Fair Process - 27 East


Southampton Press / Opinion / Letters / 2061110

Fair Process

I am an unabashed affordable workforce housing advocate. Numerous citizens and I participated in a village-led process to write this year’s comprehensive housing legislation. The village provided a codified public process, which, from my experience, was fair in practice and intent. That process required substantial time, research, debate, multiple drafts, and public hearings by those willing to participate.

Some in the community feel Sag Harbor Village failed to follow due process and undermined public participation. Their Article 78 proceeding seeks court annulment of village Local Law 12 to, in the attorney’s words, “ensure informed public participation” in the process.

Their claim is erroneous and contradictory.

The Article 78 undermines the very process it pretends to ensure.
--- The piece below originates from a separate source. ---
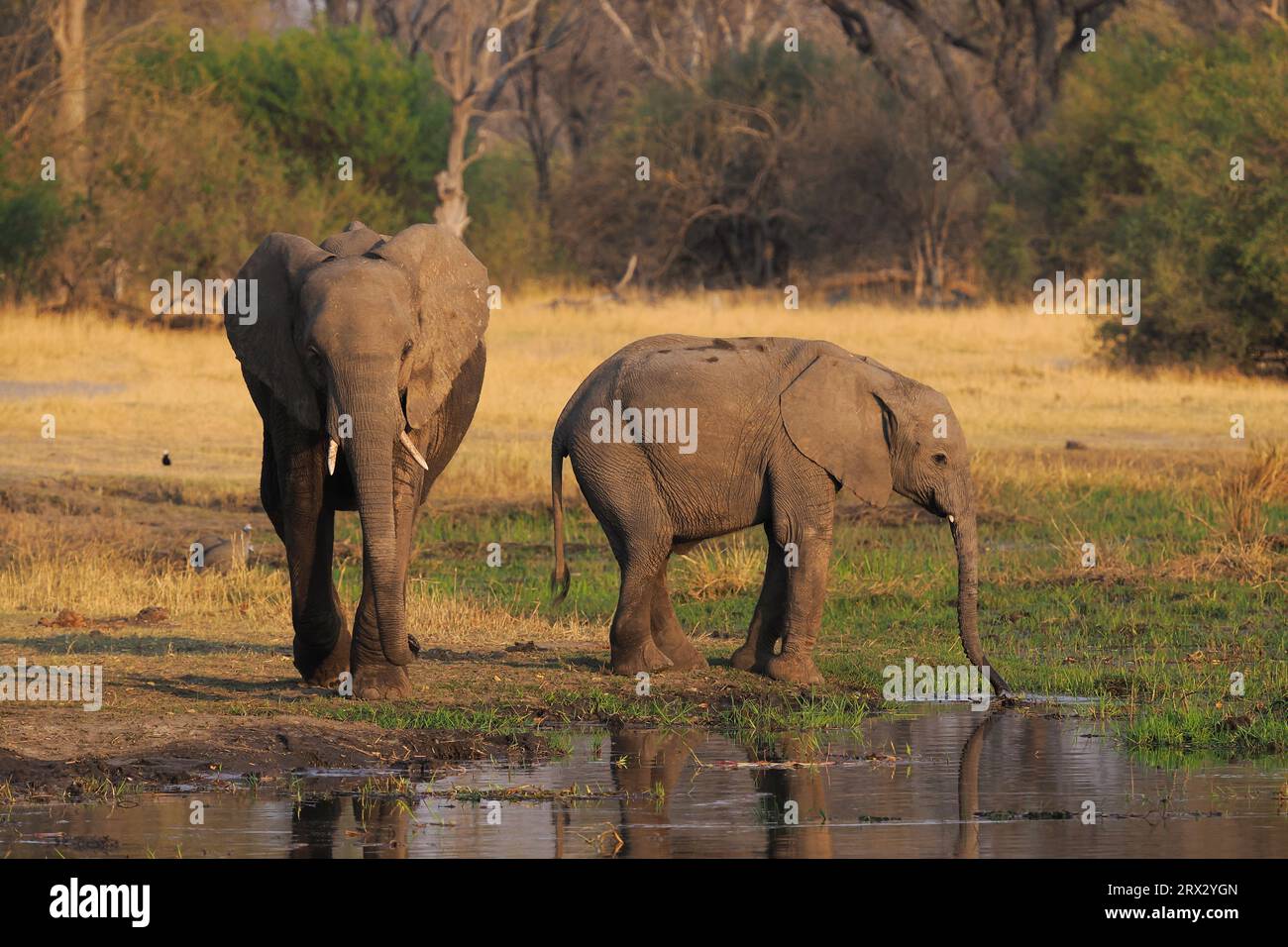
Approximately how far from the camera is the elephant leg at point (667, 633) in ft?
33.9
It seeks to deny the village the process of enacting laws and the process that protects the rights of the public and those of property owners. It is the antithesis of process. The court will predictably see the proceedings not as a matter of process but the objection to affordable workforce housing in the office and village business districts.

There is another plaintiff issue that deserves our attention. They claim the village ignored existing risks such as the presence of contaminated soil and area flooding. These issues were extensively noted in Local Law 12 (see the planning analysis). Moreover, they contend — clairvoyantly, one supposes — that any property development will not address existing risks, while also causing additional significant harm.
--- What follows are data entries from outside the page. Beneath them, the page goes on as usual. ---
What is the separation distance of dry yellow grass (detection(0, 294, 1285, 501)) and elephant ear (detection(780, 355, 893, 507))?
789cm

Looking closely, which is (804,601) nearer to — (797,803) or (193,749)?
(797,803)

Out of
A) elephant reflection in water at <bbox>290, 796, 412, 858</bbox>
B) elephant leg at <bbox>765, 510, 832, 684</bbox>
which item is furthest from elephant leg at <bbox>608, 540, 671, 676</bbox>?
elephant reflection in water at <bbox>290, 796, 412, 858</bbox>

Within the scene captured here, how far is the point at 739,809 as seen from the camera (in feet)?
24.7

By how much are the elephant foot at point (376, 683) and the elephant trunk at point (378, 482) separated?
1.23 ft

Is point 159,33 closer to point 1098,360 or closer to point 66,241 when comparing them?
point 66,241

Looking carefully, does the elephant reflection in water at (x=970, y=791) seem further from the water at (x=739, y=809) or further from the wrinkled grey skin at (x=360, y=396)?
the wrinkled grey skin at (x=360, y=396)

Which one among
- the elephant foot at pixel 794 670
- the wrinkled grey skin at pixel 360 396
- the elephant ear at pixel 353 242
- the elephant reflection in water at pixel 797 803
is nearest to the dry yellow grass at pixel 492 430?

The important point is this: Local Law 12 itself cannot resolve these issues in advance of an application. Issue resolution, if possible, is the burden of an application. The role of village boards is to evaluate whether a proposal provides empirical evidence, solutions and commitments that will lessen an existing harm, while also avoiding significant harmful impacts.
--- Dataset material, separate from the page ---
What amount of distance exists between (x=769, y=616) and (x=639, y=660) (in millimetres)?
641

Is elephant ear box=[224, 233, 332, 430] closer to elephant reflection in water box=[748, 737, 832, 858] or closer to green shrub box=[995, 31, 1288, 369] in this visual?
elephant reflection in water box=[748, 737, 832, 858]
Simply put, this is the environmental review process, one the Board of Trustees is privileged to lead and the community is expected to participate. This and only this process, in action, will constitute the evidence of fairness or due process. An Article 78 cannot ensure fairness or provide solutions or the means to evaluate them.

The village now faces a costly and cynical legal petition whose muddled aim targets affordable workforce housing zoning provisions and a separate mixed-use proposal for Rose and Bridge streets. It does so in the name of process and public participation.

The more likely reasons lie elsewhere.